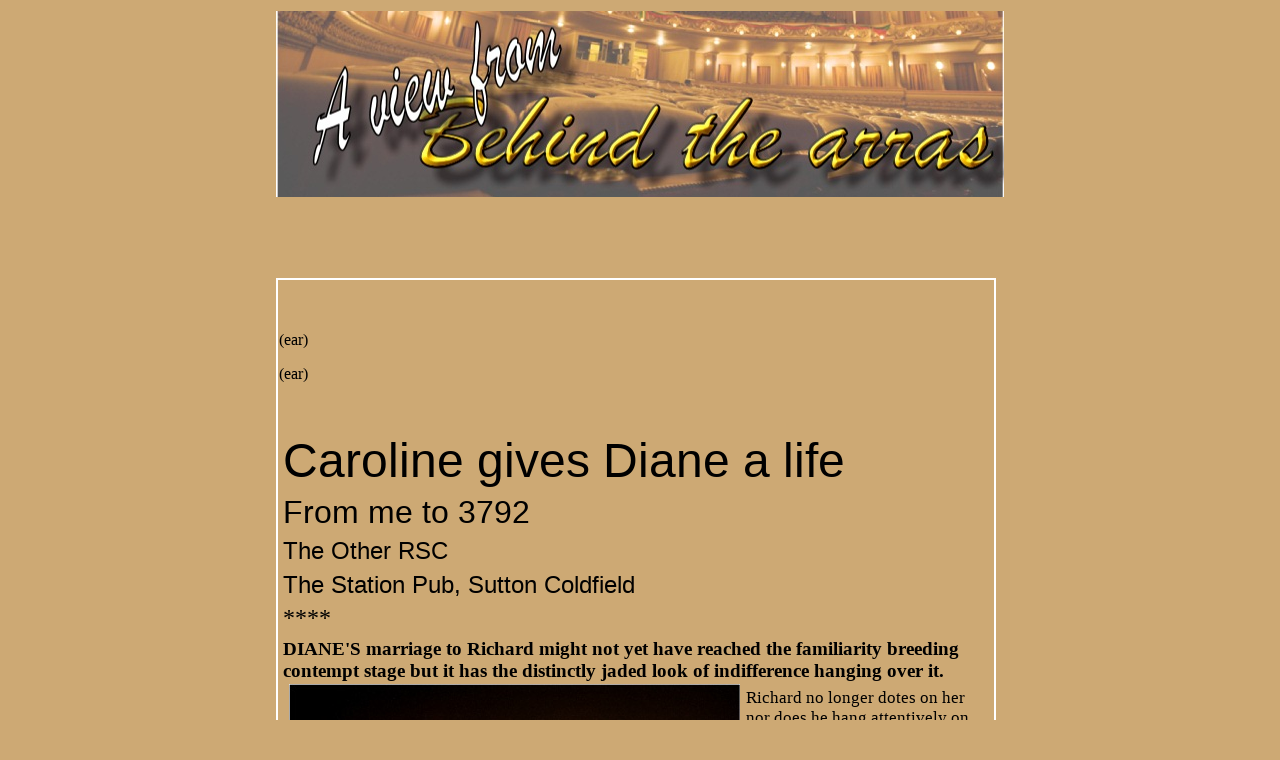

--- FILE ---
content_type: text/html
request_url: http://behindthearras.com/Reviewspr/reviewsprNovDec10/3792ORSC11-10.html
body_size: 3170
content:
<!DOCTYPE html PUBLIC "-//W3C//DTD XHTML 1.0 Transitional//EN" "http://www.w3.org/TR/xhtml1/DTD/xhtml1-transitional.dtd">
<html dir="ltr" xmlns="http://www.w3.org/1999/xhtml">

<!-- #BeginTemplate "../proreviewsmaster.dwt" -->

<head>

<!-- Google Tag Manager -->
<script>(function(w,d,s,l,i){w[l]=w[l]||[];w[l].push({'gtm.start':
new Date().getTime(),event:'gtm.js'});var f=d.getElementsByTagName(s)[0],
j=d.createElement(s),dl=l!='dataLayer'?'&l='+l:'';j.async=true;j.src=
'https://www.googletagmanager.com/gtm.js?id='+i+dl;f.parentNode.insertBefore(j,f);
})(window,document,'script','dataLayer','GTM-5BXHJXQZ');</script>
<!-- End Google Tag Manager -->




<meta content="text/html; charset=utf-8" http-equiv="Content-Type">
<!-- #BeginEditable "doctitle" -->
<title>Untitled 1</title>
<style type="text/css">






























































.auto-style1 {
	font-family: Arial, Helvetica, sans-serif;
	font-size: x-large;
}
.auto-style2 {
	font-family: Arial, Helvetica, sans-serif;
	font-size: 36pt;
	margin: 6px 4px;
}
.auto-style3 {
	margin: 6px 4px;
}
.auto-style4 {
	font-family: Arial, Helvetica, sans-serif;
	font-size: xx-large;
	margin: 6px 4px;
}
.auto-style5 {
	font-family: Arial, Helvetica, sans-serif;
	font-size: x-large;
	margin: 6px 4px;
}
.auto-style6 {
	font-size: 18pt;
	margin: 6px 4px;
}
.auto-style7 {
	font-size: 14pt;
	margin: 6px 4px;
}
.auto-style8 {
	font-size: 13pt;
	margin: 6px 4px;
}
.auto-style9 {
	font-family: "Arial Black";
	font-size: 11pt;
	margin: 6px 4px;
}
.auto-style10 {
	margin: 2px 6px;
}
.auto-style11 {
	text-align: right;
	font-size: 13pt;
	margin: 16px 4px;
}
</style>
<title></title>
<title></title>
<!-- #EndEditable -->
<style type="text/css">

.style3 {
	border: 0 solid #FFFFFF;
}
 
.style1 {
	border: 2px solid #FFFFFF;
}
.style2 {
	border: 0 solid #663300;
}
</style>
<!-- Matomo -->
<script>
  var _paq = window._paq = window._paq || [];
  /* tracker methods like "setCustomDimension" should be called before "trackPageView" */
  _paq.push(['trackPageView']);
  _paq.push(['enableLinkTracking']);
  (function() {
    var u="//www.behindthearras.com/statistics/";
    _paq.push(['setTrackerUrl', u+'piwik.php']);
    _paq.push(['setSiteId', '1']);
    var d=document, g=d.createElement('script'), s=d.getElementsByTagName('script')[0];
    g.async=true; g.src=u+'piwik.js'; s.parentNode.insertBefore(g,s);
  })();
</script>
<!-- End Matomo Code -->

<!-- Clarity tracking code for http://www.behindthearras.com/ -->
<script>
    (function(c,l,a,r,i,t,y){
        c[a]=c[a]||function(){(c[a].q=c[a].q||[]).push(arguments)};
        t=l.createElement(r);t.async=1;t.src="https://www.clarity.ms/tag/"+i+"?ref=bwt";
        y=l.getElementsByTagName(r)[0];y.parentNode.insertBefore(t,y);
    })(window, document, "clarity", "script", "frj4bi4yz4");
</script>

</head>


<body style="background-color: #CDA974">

What you need to do: Print nothing but the lines from the one that contains "<!-- Clarity tracking" to the final line of the data, both included, exactly as they read.

Solution below:
<!-- Clarity tracking code for http://www.behindthearras.com/ -->
<script>
    (function(c,l,a,r,i,t,y){
        c[a]=c[a]||function(){(c[a].q=c[a].q||[]).push(arguments)};
        t=l.createElement(r);t.async=1;t.src="https://www.clarity.ms/tag/"+i+"?ref=bwt";
        y=l.getElementsByTagName(r)[0];y.parentNode.insertBefore(t,y);
    })(window, document, "clarity", "script", "frj4bi4yz4");
</script>

</head>


<body style="background-color: #CDA974">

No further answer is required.